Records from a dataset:
# # #

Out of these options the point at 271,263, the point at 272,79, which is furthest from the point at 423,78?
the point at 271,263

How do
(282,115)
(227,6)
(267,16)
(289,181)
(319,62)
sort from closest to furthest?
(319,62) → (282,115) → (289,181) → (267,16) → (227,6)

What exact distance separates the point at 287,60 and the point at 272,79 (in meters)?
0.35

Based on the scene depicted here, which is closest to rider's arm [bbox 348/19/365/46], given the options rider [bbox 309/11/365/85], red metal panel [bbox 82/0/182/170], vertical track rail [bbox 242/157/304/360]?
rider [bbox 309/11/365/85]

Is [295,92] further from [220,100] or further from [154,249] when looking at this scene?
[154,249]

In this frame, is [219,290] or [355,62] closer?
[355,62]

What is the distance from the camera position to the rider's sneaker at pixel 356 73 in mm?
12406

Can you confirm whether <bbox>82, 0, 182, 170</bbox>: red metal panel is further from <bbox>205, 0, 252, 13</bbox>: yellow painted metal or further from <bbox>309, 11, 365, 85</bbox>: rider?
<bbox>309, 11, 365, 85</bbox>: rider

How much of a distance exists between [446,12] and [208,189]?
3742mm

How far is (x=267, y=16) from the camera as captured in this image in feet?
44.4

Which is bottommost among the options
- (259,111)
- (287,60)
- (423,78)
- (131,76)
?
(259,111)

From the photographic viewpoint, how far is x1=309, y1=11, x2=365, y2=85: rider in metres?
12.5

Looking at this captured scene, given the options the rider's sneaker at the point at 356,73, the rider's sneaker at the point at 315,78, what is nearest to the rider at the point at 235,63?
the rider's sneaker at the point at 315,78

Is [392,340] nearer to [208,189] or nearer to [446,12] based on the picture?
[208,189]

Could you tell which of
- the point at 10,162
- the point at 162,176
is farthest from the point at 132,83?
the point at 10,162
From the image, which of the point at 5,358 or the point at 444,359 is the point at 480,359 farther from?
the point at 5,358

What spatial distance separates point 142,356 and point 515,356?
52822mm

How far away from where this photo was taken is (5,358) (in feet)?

# # #

# Requirement
Reproduce every one of the rows above without changing anything.

# Full response
Out of these options the point at 271,263, the point at 272,79, which is furthest from the point at 423,78?
the point at 271,263

How do
(282,115)
(227,6)
(267,16)
(289,181)
(319,62)
sort from closest to furthest?
(319,62) → (282,115) → (289,181) → (267,16) → (227,6)

What exact distance separates the point at 287,60 and the point at 272,79 (in meters)?
0.35

Based on the scene depicted here, which is closest to rider's arm [bbox 348/19/365/46], given the options rider [bbox 309/11/365/85], red metal panel [bbox 82/0/182/170], vertical track rail [bbox 242/157/304/360]?
rider [bbox 309/11/365/85]

Is [295,92] further from [220,100] or further from [154,249] when looking at this scene?
[154,249]

In this frame, is [219,290] or [355,62] closer?
[355,62]

What is the distance from the camera position to the rider's sneaker at pixel 356 73 in mm?
12406

Can you confirm whether <bbox>82, 0, 182, 170</bbox>: red metal panel is further from <bbox>205, 0, 252, 13</bbox>: yellow painted metal or further from <bbox>309, 11, 365, 85</bbox>: rider?
<bbox>309, 11, 365, 85</bbox>: rider

How much of a distance exists between [446,12] and [208,189]?
3742mm

How far is (x=267, y=16) from the camera as captured in this image in feet?
44.4

Which is bottommost among the options
- (259,111)
- (287,60)
- (423,78)
- (131,76)
?
(259,111)

From the photographic viewpoint, how far is x1=309, y1=11, x2=365, y2=85: rider in metres?
12.5

Looking at this captured scene, given the options the rider's sneaker at the point at 356,73, the rider's sneaker at the point at 315,78, what is nearest to the rider at the point at 235,63?
the rider's sneaker at the point at 315,78

Is [392,340] nearer to [208,189] or nearer to [446,12] based on the picture?
[208,189]

Could you tell which of
- the point at 10,162
- the point at 162,176
is farthest from the point at 132,83?
the point at 10,162
From the image, which of the point at 5,358 or the point at 444,359 is the point at 480,359 farther from?
the point at 5,358

What spatial distance separates point 142,356 and point 515,356?
52822mm

How far away from where this photo was taken is (5,358) (in feet)?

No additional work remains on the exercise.